Sir Michael Parkinson today accepted £25,000 libel damages plus costs over claims made in the Daily Mail that he had lied about his family background.
Associated Newspapers, publisher of the Daily Mail, apologised at the High Court this morning after admitting that claims made in an article from May headed ‘Who’s Telling Parkies’were untrue.
Acting for Parkinson, Mark Thomson, of law firm Atkins Thomson, told Justice Eady, the story caused considerable distress and harm to 74-year-old broadcaster as it suggested he behaved in an insensitive way towards his elderly uncle, Bernard Parkinson, and alleged he had lied about his family background.
Thomson said the article suggested Parkinson painted a ‘false picture of a harmonious and close knit family’and presented his father as an honest and well-liked man.
In a statement, Parkinson said: “As a journalist myself, I have been reluctant to take legal action against any newspaper.

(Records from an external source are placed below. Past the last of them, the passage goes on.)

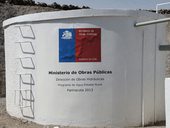 Vláda investuje do malých osad (zásobník na pitnou vodu), Parinacota, Chile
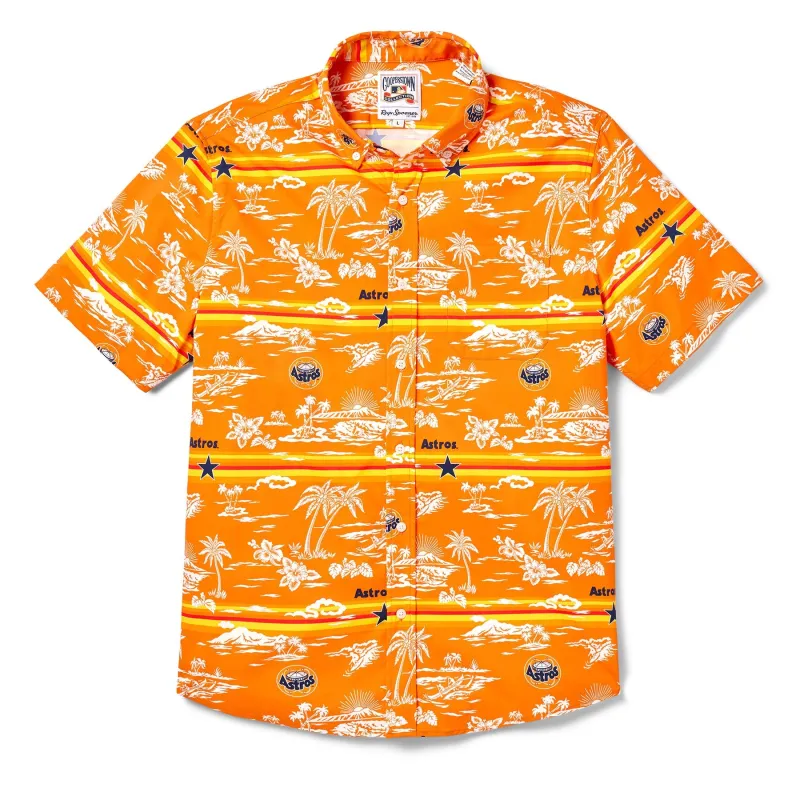 MLB® HOUSTON ASTROS COOPERSTOWN PERFORMANCE BUTTON FRONT sold by Reyn Spooner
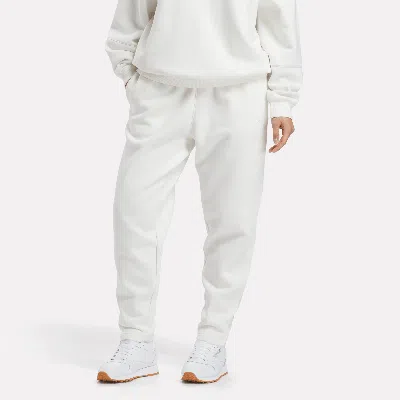 Reebok Women's Lux Fleece Sweatpants In White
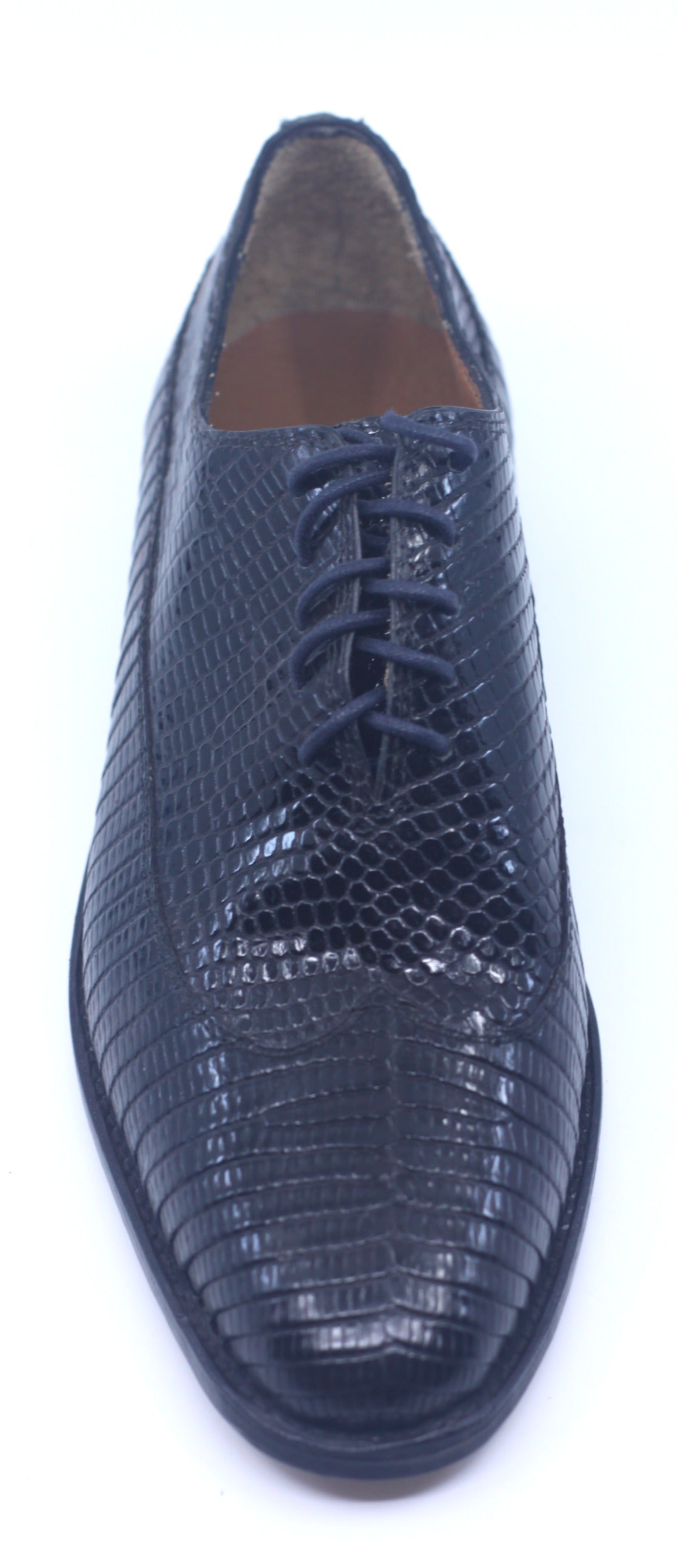 Lizard Wingtip Dress Shoes US Men's 9 image 2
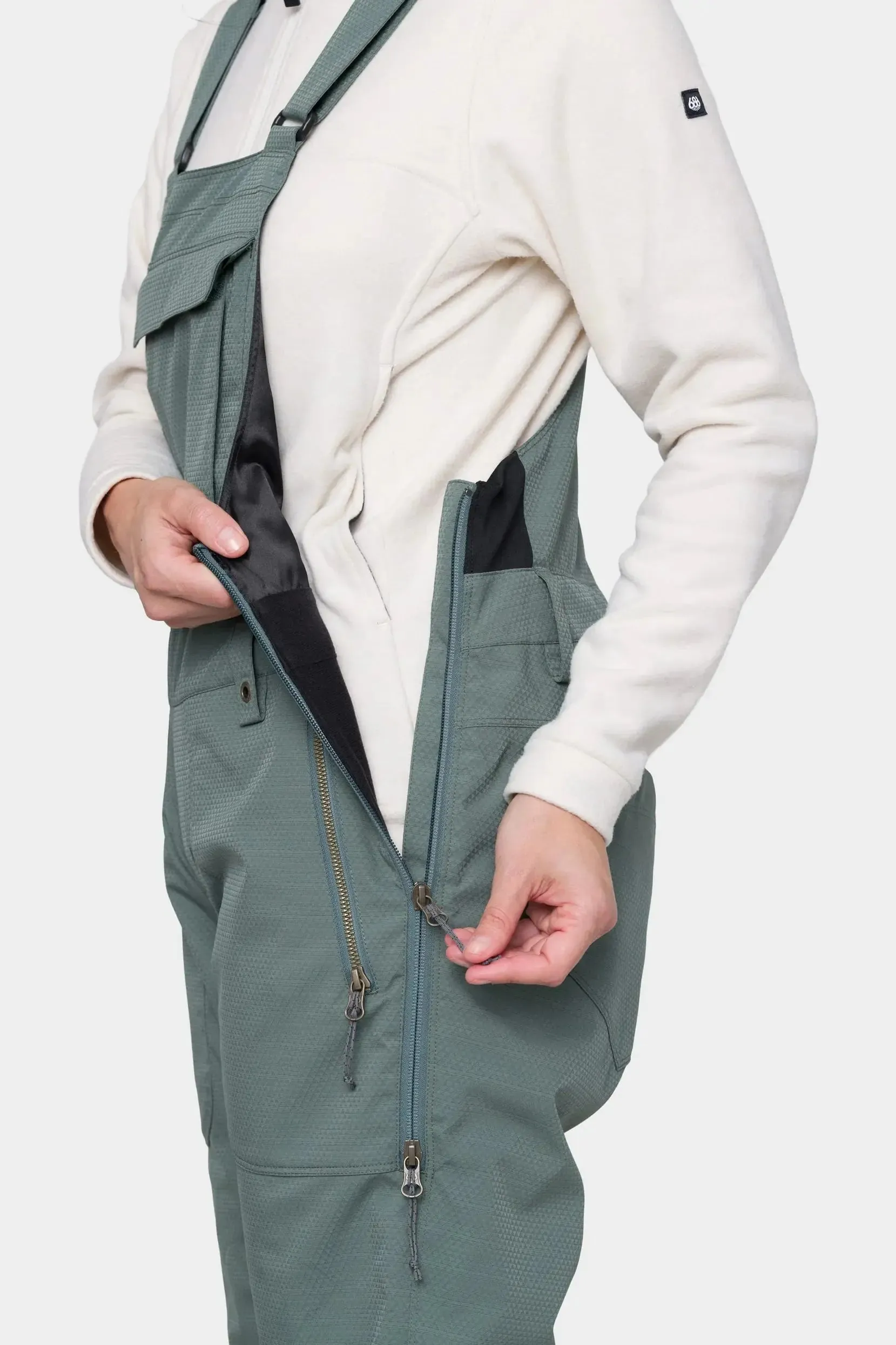 686 Women's Black Magic Insulated Bib Snow Pants - Cypress Green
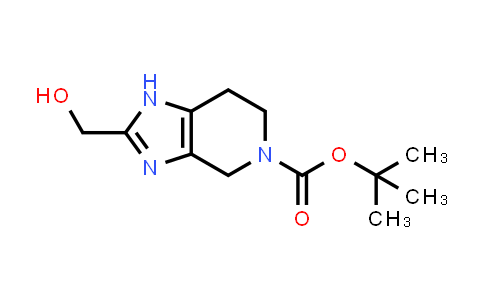 CAS No. 1251000-69-7, tert-Butyl 2-(hydroxymethyl)-1,4,6,7-tetrahydro-5H-imidazo[4,5-c]pyridine-5-carboxylate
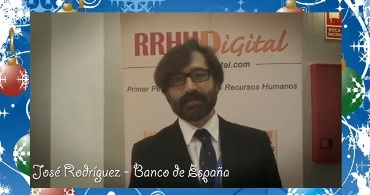 Felicitación navideña de José Rodríguez, director de RRHH y Organización de Banco de España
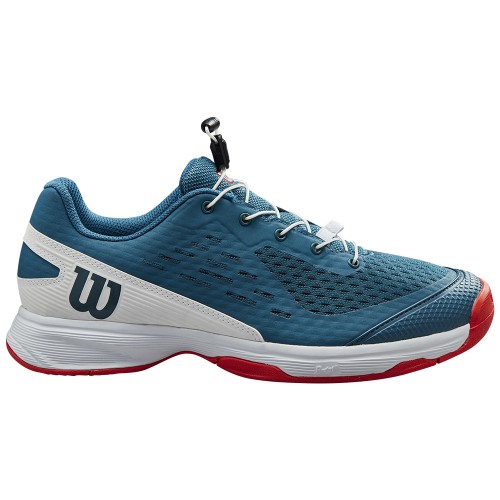 Chaussures Tennis Wilson Rush Pro 4.0 QL Toutes Surfaces Junior Bleu 20901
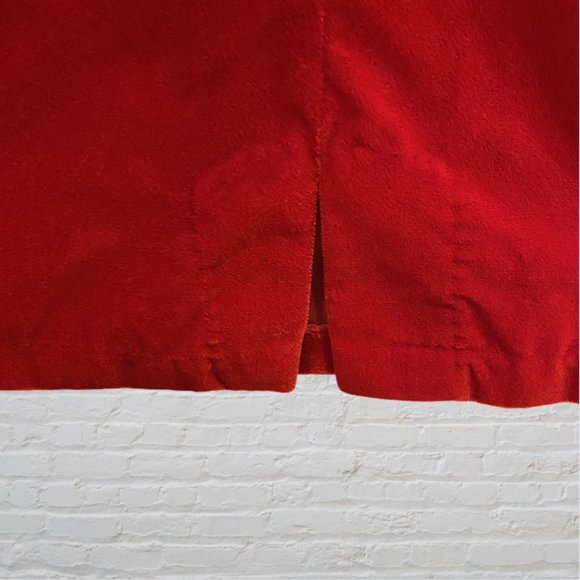 MY MICHELLE -- Red Velvet Dress, Short Sleeved, Knee Length, Christmas - Picture 8 of 11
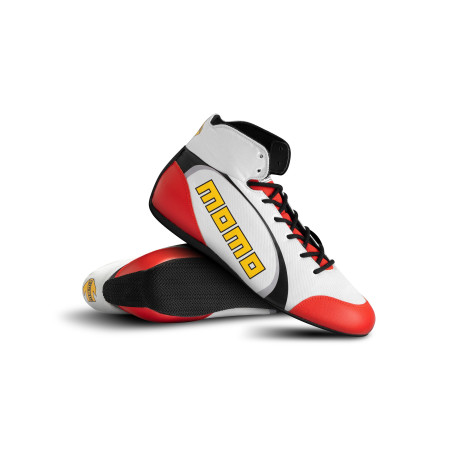 Shoes MOMO SPEED PRO FIA racing shoes, white/red | races-shop.com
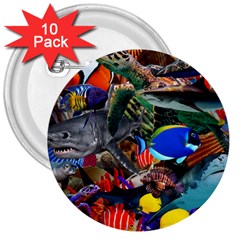 Under The Sea 5 3  Buttons (10 Pack)  by impacteesstreetwearcollage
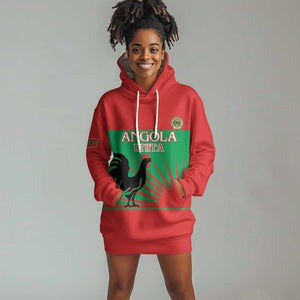 Personalized Angola Hoodie Dress UNITA  Party Flag Style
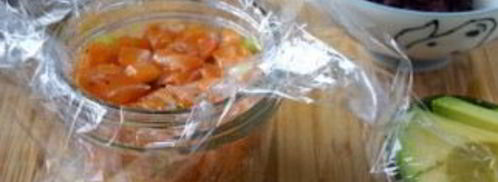 тартар из лосося и авокадо. Шаг 4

Where defamatory allegations have been published about me, I have always until now turned a blind eye.
“However, I decided that the Daily Mail had crossed a line by a long way, especially as they knew my views on my father and my family, having serialised my autobiography in September 2008, a serialisation which commenced with a detailed description of my love for my father and the inspiration he gave me.”
Parkinson said he believed it was ‘standard journalistic practice, as well as a matter of common decency’for a newspaper to apologise publicly and promptly when it made a mistake.
“In this case, it should not have taken nine months nor been so difficult for the editor to apologise promptly,’he said.
“Moreover, I believe that the persistent delaying tactics of the Daily Mail were both unattractive and unworthy of a national newspaper.
“At a time when the media is seeking greater freedom, I think it is counterproductive for a newspaper to behave in this way.”
Parkinson, who was in court, said he would donate the full amount between the Alexander Devine Children’s Cancer Trust and a school for orphans in South Africa.